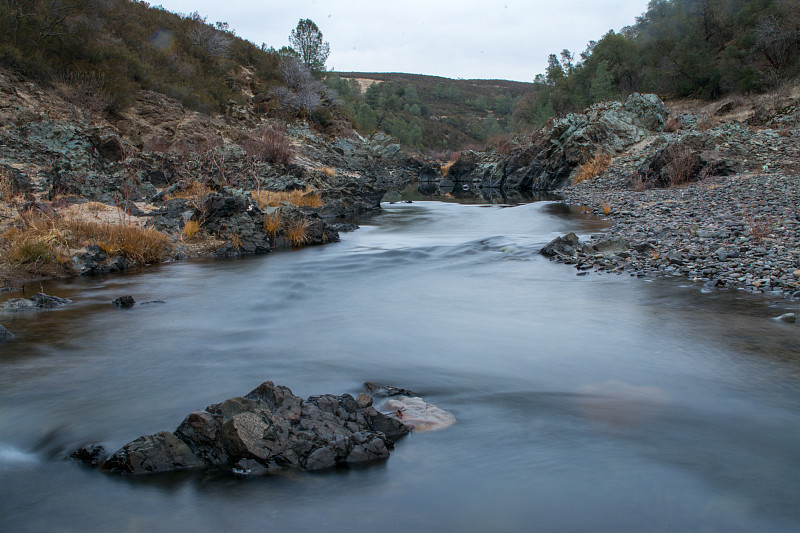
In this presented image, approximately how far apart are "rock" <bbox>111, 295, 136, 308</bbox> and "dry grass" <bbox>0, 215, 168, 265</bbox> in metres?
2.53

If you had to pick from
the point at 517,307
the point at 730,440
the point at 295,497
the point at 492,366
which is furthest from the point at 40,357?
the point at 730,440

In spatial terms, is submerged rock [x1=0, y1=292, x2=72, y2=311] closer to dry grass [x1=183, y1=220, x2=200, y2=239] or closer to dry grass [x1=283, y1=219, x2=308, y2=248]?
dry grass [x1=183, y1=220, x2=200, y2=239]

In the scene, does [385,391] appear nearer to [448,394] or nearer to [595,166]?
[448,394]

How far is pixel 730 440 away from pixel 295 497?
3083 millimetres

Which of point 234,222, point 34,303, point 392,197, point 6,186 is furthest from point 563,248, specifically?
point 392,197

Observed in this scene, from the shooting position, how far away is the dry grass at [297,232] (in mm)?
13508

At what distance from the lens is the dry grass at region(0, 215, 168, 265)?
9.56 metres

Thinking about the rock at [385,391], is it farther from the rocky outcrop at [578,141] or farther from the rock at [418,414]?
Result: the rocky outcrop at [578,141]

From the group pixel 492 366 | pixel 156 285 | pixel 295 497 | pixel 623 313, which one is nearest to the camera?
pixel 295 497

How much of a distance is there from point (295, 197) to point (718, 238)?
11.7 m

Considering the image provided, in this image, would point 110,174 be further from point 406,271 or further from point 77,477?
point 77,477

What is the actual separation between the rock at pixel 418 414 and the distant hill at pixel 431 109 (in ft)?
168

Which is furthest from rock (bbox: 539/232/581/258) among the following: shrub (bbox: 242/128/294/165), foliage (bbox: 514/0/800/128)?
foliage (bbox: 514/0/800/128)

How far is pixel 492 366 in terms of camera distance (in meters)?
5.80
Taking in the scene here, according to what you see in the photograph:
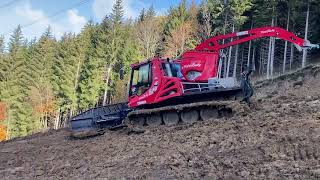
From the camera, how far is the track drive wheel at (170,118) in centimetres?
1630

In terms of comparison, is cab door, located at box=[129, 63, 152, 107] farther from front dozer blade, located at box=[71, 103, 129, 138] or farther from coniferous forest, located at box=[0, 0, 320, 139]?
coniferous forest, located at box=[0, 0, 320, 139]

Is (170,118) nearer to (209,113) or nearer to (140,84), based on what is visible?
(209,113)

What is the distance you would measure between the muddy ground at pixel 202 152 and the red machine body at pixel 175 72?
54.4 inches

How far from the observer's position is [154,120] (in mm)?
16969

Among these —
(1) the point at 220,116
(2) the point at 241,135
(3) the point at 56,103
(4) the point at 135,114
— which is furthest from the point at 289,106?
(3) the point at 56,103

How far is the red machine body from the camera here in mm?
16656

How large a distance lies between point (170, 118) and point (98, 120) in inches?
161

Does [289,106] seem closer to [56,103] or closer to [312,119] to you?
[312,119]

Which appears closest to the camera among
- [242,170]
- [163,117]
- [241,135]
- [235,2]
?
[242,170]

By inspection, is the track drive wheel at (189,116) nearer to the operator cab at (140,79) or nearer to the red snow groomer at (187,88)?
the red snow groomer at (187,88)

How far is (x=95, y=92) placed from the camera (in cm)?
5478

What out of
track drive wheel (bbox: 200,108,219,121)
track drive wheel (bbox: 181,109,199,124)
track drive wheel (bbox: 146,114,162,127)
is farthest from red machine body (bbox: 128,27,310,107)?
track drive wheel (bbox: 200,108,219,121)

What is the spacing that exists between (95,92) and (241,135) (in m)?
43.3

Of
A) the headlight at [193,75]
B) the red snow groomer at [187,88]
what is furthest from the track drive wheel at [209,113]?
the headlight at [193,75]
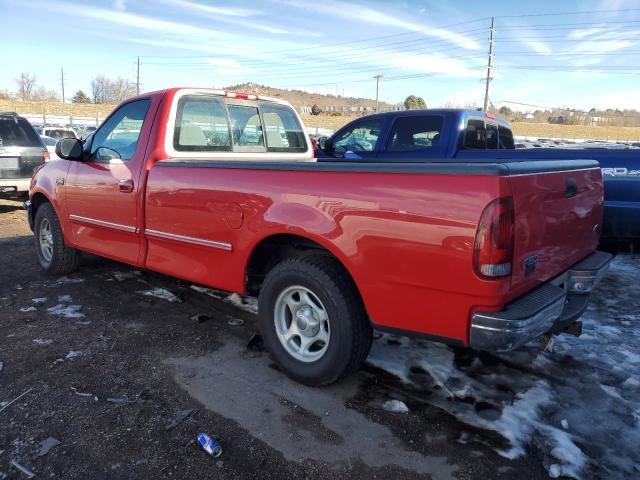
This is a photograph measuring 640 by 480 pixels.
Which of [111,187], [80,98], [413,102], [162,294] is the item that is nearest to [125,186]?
= = =
### [WHAT YOU NEED TO DO]
Write out all of the entries above word for word, leaving out the pictures.

### [EXERCISE OUTPUT]
In this presented image, approximately how far apart are "rock" <bbox>111, 295, 136, 308</bbox> and "dry grass" <bbox>0, 215, 168, 265</bbox> in metres?
2.53

If you had to pick from
the point at 517,307
the point at 730,440
the point at 295,497
the point at 492,366
which is furthest from the point at 40,357?
the point at 730,440

In spatial terms, is submerged rock [x1=0, y1=292, x2=72, y2=311] closer to dry grass [x1=183, y1=220, x2=200, y2=239] or closer to dry grass [x1=283, y1=219, x2=308, y2=248]?
dry grass [x1=183, y1=220, x2=200, y2=239]

In the scene, does [385,391] appear nearer to [448,394] or nearer to [595,166]?
[448,394]

How far is pixel 730 440 away from pixel 295 497?
3083 millimetres

Which of point 234,222, point 34,303, point 392,197, point 6,186 is furthest from point 563,248, specifically?
point 392,197

Observed in this scene, from the shooting position, how far away is the dry grass at [297,232] (in mm)?
13508

At what distance from the lens is the dry grass at region(0, 215, 168, 265)?
9.56 metres

Thinking about the rock at [385,391], is it farther from the rocky outcrop at [578,141] or farther from the rock at [418,414]?
Result: the rocky outcrop at [578,141]

From the group pixel 492 366 | pixel 156 285 | pixel 295 497 | pixel 623 313, which one is nearest to the camera?
pixel 295 497

How much of a distance is there from point (295, 197) to point (718, 238)?
11.7 m

Considering the image provided, in this image, would point 110,174 be further from point 406,271 or further from point 77,477?
point 77,477

What is the actual separation between the rock at pixel 418 414 and the distant hill at pixel 431 109 (in ft)?
168

Which is furthest from rock (bbox: 539/232/581/258) among the following: shrub (bbox: 242/128/294/165), foliage (bbox: 514/0/800/128)?
foliage (bbox: 514/0/800/128)

How far is pixel 492 366 in terms of camera distance (in meters)?
5.80
Taking in the scene here, according to what you see in the photograph:
From the camera, how far is the track drive wheel at (170,118) in centimetres?
1630

In terms of comparison, is cab door, located at box=[129, 63, 152, 107] farther from front dozer blade, located at box=[71, 103, 129, 138] or farther from coniferous forest, located at box=[0, 0, 320, 139]?
coniferous forest, located at box=[0, 0, 320, 139]

Is (170,118) nearer to (209,113) or nearer to (140,84), based on what is visible?
(209,113)

What is the distance you would measure between the muddy ground at pixel 202 152 and the red machine body at pixel 175 72?
54.4 inches

How far from the observer's position is [154,120] (in mm)?
16969

Among these —
(1) the point at 220,116
(2) the point at 241,135
(3) the point at 56,103
(4) the point at 135,114
— which is furthest from the point at 289,106?
(3) the point at 56,103

How far is the red machine body from the camera here in mm?
16656

How large a distance lies between point (170, 118) and point (98, 120) in inches?
161

Does [289,106] seem closer to [56,103] or closer to [312,119] to you?
[312,119]

Which appears closest to the camera among
- [242,170]
- [163,117]
- [241,135]
- [235,2]
?
[242,170]

By inspection, is the track drive wheel at (189,116) nearer to the operator cab at (140,79) or nearer to the red snow groomer at (187,88)?
the red snow groomer at (187,88)

How far is (x=95, y=92) placed from the camera (in cm)?
5478

What out of
track drive wheel (bbox: 200,108,219,121)
track drive wheel (bbox: 181,109,199,124)
track drive wheel (bbox: 146,114,162,127)
is farthest from red machine body (bbox: 128,27,310,107)?
track drive wheel (bbox: 200,108,219,121)

What is the spacing that exists between (95,92) and (241,135) (in m)?
43.3

Of
A) the headlight at [193,75]
B) the red snow groomer at [187,88]
what is furthest from the track drive wheel at [209,113]?
the headlight at [193,75]
This is a photograph measuring 640 by 480 pixels.
Which of [111,187], [80,98], [413,102], [162,294] is the item that is nearest to [125,186]?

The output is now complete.